The room-temperature electronic absorption spectra of [Rh(CNR)₄]⁺ (R = Ph, i-Pr, cyclohexyl, t-Bu, vinyl) in solution do not follow Beer's law. This behavior has been attributed to oligomerization of Rh(CNR)₄⁺ units to form species of the type [Rh_n(CNR)_4n]ⁿ⁺. Band maxima attributable to oligomers are as follows: R = Ph, 568 nm (n = 2), 727 nm (n = 3), in acetonitrile solution; R = t-Bu, 490 nm (n = 2), 622 nm (n = 3), in aqueous solution; R = i-Pr, 495 nm (n = 2), 610 nm (n = 3), in aqueous solution; R = cyclohexyl, 516 nm (n = 2), in acetonitrile solution; R = vinyl, 555 nm (n = 2), 715 nm (n = 3), 962 nm (n = 4), in aqueous solution.
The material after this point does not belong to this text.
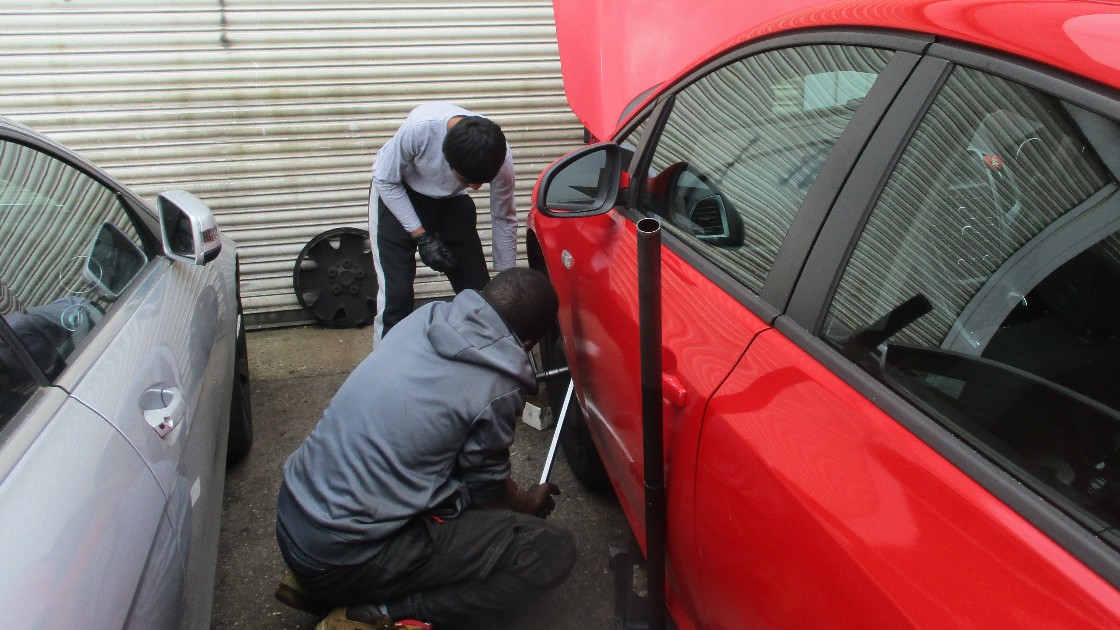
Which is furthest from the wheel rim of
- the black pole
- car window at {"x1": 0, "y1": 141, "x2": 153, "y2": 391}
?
the black pole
The molar extinction coefficients (ε_n) and formation constants K_n-1 have been obtained for R = Ph in acetonitrile solution and R = t-Bu in aqueous solution. Parameter values are as follows: for R = Ph, K₁ = 35 (15) M^-1, ε₂ = 1.05 (20) × 10⁴, ε₃K₂ = 1.83 (40) × 10⁵ M^-1; for R = t-Bu, K₁ = 250 (125) M^-1, ε₂ = 1.69 (34) × 10⁴. The x-ray crystal structure of Rh(CNPh)₄BPh₄ has been completed (final R = 0.057). The compound crystallizes in the Pbcn space group (a = 23.80 (1), b = 19.23 (1), c = 19.08 (1) Å) with four discrete cationic [Rh₂(CNPh)₈]²⁺ units and eight BPh₄^- anions. The dimeric cation has idealized D_4d symmetry; the two [Rh(CNPh)₄]⁺ units are bonded face to face so as to give a staggered configuration of ligands. The Rh-Rh distance is 3.193 Å. The electronic absorption spectra of D_4d [Rh₂(CNR)₈]²⁺ and assumed D_4h [Rh₃(CNR)₁₂]³⁺ complexes are interpreted in terms of the interactions expected between the occupied a_1g(d_z²) and unoccupied a_2u[p_z, π*(CNR)] monomer orbitals. The lowest band in each of the [Rh₂(CNR)₈]²⁺ complexes is assigned to the allowed 1b₂ → 2a₁ transition. In the spectra of [Rh₃(CNR)₁₂]³⁺ complexes, the lowest band is attributed to 2a_1g → 2a_2u.